TEXT SECTION:
** BEGIN **

Some classifiers, which show good classification results in problems with balanced classes do not necessarily achieve good performance in class imbalance problems. The main reason is that they produce a bias toward the majority class (the class with more objects). Accordingly, the accuracy of these classifiers for the minority class could be close to zero [19, 20].

On class imbalance problems, some pattern-based classifiers, like CAEP [8], do not achieve good classification results because of contrast patterns from the minority class are fewer and they have low support regarding those contrast patterns from the majority class. Then, some classification strategies, which are based only on the support of the contrast patterns, tend to be biased toward the majority class [2, 18, 19].

A proposal for supervised classification based on contrast patterns in class imbalance problems is selecting just a subset of good contrast patterns. The idea is to select, for each class, a collection of high-quality patterns. Consequently, at the classification stage, those contrast patterns with low support for the minority class do not become overwhelmed by those contrast patterns with high support for the majority class, which are much more [4, 9, 19, 24, 25].

In the literature there are three main approaches for contrast pattern selection: (i) selecting only the best contrast pattern, (ii) selecting the k best contrast patterns, and (iii) selecting all contrast patterns covering the training dataset [4, 9, 18, 24, 25]. In this paper, we propose a novel contrast pattern selection by class for class imbalance problems; the idea consists in selecting all the contrast patterns for the minority class and only a certain percent of contrast patterns for the majority class. Our proposal allows obtaining better accuracy results, when the selected contrast patterns are used by a contrast pattern-based classifier, than other contrast pattern selection approaches of the state-of-the-art.

The rest of the paper has the following structure. Section 2 contains a brief description of the main contrast pattern selection approaches reported in the state-of-the-art. Section 3 introduces our proposal for selecting contrast patterns in class imbalance problems. Section 4 provides the experimental setup. Section 5 presents the experimental results as well as a discussion of them. Finally, Sect. 6 provides our conclusions and future work.

2 Related Work

In pattern-based classification, an important task is to select a collection of high-quality patterns for obtaining good classification results [18, 27]. Additionally, the fewer patterns, the faster the classification stage and easier to understand the results by experts in the application domain.

** END **

JOBS:
(1) Answer these questions from the passage on contrast pattern selection:
(a) Toward which class do some classifiers become biased in class imbalance problems?
(b) Which pattern-based classifier is named as not achieving good classification results on class imbalance problems?
(c) Which section provides the experimental setup?
(2) Copy word for word the part of the passage on contrast pattern selection from "Some classifiers, which" up to and including "zero [19, 20].".

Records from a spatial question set
** BEGIN **

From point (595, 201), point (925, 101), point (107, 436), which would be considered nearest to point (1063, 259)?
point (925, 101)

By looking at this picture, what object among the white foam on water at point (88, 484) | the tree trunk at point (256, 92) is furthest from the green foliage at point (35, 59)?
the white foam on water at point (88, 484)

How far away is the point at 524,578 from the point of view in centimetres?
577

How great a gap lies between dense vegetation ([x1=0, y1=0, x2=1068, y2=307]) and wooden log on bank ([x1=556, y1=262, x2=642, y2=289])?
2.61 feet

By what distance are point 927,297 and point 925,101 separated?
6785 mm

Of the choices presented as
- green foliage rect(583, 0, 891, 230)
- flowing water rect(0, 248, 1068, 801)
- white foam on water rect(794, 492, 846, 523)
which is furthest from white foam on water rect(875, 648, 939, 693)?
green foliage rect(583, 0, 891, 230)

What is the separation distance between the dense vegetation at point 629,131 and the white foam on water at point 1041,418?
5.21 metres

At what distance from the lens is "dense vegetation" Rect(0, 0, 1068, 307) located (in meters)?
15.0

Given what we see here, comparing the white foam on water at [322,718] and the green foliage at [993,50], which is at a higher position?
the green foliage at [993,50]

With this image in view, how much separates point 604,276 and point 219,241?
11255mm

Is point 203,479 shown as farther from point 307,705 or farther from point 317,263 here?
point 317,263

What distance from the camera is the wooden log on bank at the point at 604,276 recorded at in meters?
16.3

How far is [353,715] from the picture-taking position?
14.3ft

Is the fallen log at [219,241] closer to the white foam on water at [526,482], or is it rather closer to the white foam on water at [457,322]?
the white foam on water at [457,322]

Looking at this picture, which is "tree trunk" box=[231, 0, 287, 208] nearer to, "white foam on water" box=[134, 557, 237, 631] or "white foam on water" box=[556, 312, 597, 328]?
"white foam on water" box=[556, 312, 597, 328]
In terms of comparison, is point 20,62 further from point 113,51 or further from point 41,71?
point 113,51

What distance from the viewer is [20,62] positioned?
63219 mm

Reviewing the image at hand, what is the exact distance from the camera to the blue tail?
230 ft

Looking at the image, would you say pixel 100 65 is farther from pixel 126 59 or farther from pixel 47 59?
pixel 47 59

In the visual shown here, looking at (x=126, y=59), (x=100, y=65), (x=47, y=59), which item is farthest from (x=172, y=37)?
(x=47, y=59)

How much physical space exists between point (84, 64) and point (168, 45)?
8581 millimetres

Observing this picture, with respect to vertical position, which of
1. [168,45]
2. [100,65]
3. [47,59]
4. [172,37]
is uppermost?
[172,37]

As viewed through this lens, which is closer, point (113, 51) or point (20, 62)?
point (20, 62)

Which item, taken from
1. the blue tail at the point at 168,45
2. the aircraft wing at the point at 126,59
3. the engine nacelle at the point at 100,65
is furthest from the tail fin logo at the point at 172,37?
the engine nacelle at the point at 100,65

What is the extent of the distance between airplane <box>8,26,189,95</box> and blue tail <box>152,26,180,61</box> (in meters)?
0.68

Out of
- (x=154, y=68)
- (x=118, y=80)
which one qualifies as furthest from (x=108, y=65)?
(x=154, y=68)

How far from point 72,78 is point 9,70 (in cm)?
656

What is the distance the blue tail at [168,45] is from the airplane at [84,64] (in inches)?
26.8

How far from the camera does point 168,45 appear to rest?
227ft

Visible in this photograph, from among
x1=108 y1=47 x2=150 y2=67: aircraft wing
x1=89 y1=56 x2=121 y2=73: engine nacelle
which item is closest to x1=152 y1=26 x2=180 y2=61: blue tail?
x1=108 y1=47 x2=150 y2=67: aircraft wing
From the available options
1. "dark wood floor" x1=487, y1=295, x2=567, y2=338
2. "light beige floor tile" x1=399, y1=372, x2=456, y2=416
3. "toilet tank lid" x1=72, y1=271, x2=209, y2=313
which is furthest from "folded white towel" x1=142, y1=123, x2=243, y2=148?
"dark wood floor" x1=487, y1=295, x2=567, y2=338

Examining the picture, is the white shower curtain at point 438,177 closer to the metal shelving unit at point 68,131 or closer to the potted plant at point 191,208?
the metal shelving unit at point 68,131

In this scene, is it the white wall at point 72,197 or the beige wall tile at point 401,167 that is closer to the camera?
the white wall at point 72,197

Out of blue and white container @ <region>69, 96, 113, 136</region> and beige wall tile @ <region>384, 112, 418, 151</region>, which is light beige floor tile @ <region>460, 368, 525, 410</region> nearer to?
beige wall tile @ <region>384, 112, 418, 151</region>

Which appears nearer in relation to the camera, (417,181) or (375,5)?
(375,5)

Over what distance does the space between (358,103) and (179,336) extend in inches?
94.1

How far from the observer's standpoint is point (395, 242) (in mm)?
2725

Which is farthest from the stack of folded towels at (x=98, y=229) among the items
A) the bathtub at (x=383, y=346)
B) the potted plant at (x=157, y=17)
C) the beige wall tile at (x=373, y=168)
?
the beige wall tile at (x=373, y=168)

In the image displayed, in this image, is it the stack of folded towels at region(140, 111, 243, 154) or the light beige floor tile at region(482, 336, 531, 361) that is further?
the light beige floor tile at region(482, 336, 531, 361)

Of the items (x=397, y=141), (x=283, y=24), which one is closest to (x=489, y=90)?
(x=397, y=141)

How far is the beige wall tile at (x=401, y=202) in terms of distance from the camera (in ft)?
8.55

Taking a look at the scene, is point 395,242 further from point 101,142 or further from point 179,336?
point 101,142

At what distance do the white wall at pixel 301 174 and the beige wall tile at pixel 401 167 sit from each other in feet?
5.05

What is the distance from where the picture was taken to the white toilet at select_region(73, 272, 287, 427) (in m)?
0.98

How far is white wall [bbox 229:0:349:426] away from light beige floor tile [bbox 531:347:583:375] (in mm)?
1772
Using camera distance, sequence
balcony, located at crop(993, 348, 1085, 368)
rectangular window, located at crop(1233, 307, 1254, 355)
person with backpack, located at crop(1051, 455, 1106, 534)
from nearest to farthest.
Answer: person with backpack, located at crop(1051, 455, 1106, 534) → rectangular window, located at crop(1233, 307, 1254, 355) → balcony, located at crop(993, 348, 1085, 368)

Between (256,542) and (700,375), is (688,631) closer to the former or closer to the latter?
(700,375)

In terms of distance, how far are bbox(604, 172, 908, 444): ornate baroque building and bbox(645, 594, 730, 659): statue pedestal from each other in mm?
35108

** END **

TASK SOLUTIONS:
(1)
(a) The majority class, the class with more objects.
(b) CAEP.
(c) Section 4.

(2)
Some classifiers, which show good classification results in problems with balanced classes do not necessarily achieve good performance in class imbalance problems. The main reason is that they produce a bias toward the majority class (the class with more objects). Accordingly, the accuracy of these classifiers for the minority class could be close to zero [19, 20].